ホスピスケアは、がん末期の患者さんだけでなく、すべてのケアにつながる

山崎章郎さん

やまざき ふみお
外科医。1947年福島県生まれ。75年千葉大学医学部卒業、千葉大学付属病院第1外科勤務。83年から1年間、北洋サケ・マス母船の船医、南極海底調査船の船医を経験。84年千葉県八日市場市民病院消化器科医長。院内外の人々とターミナルケア研究会を開催し、末期がん患者の延命・がん告知・ホスピスの問題を提起。91年聖ヨハネ会総合病院桜町病院ホスピス科部長。05年「ケアタウン小平」を開設、在宅医として現在に至る。著書に『病院で死ぬということ』『続・病院で死ぬということ』『ここが僕たちのホスピス』『僕のホスピス1200日』『僕が医者としてできること』(すべて文春文庫刊)、『新ホスピス宣言』(雲母書房刊)など

鎌田實さん

かまた みのる
東京医科歯科大学医学部卒業。長野県茅野市の諏訪中央病院院長を経て、管理者に。がん末期患者、お年寄りへの24時間体制の訪問看護など、地域に密着した医療に取り組んできた。著書『がんばらない』『あきらめない』(ともに集英社刊)がベストセラー。最近発売された『病院なんか嫌いだー良医にめぐりあうための10箇条』(集英社新書)『生き方のコツ 死に方の選択』(集英社文庫)『雪とパイナップル』(集英社)も話題に

カリスマ・ホスピス医の地位をなげうって

鎌田 山崎先生はたいへん有名なホスピス医だった方ですが、ホスピス病棟の外に活動の場を求め、昨年「ケアタウン小平」を開設されました。
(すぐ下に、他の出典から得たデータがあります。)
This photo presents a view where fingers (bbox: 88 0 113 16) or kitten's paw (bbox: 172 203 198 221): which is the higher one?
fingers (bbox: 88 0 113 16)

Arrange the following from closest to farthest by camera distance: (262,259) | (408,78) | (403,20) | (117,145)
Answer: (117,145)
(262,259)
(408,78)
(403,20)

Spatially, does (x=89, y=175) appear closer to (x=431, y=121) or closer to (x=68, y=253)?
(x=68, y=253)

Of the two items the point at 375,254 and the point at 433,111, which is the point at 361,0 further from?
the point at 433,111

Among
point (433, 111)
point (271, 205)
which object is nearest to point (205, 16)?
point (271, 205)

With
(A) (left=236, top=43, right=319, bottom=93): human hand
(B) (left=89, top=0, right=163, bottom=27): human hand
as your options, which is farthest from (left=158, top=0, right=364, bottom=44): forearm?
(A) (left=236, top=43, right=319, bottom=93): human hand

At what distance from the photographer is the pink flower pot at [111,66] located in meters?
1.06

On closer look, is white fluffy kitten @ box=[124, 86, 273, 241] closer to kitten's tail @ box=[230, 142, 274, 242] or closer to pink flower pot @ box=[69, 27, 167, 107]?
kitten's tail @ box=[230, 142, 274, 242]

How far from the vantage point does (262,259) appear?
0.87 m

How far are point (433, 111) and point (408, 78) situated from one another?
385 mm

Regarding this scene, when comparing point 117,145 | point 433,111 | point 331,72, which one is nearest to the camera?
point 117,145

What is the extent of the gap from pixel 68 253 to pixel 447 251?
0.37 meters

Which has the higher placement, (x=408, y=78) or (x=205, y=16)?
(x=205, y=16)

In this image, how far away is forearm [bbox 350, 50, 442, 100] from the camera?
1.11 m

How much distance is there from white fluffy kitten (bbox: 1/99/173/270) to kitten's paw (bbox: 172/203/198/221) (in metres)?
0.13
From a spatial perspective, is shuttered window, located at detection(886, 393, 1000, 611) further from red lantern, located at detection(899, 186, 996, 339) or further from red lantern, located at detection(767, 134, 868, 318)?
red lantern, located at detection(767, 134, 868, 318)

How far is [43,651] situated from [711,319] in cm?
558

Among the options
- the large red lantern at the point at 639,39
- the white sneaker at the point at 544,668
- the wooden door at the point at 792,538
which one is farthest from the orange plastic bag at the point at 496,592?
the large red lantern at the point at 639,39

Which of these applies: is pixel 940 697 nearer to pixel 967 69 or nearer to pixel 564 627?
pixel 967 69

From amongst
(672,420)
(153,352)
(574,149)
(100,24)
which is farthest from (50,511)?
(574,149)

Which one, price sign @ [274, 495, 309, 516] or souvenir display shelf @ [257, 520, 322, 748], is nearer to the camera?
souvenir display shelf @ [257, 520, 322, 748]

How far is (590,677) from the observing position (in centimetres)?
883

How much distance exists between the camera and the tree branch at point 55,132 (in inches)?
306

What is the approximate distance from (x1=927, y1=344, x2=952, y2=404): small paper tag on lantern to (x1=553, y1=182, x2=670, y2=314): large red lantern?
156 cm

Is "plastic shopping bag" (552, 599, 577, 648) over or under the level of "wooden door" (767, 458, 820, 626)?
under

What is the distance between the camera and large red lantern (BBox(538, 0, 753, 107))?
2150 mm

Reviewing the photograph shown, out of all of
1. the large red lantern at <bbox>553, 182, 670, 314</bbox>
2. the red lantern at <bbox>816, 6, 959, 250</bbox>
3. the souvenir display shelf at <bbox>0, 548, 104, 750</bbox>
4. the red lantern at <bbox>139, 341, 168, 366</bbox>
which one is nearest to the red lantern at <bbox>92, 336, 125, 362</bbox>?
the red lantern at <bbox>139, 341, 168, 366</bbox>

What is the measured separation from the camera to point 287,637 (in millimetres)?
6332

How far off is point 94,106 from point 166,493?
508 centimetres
それは、本当のホスピス医であるための戦略と思いますが、今、ご自分では在宅医と称しておられますね。

山崎 在宅医です。この5月から医師2人で診療所をやっていますが、だいたい1軒1時間、1日8軒ほど回りますので、診療所に帰るのは午後8時くらいになります。そういう日々ですから、事実上、在宅医だと思います。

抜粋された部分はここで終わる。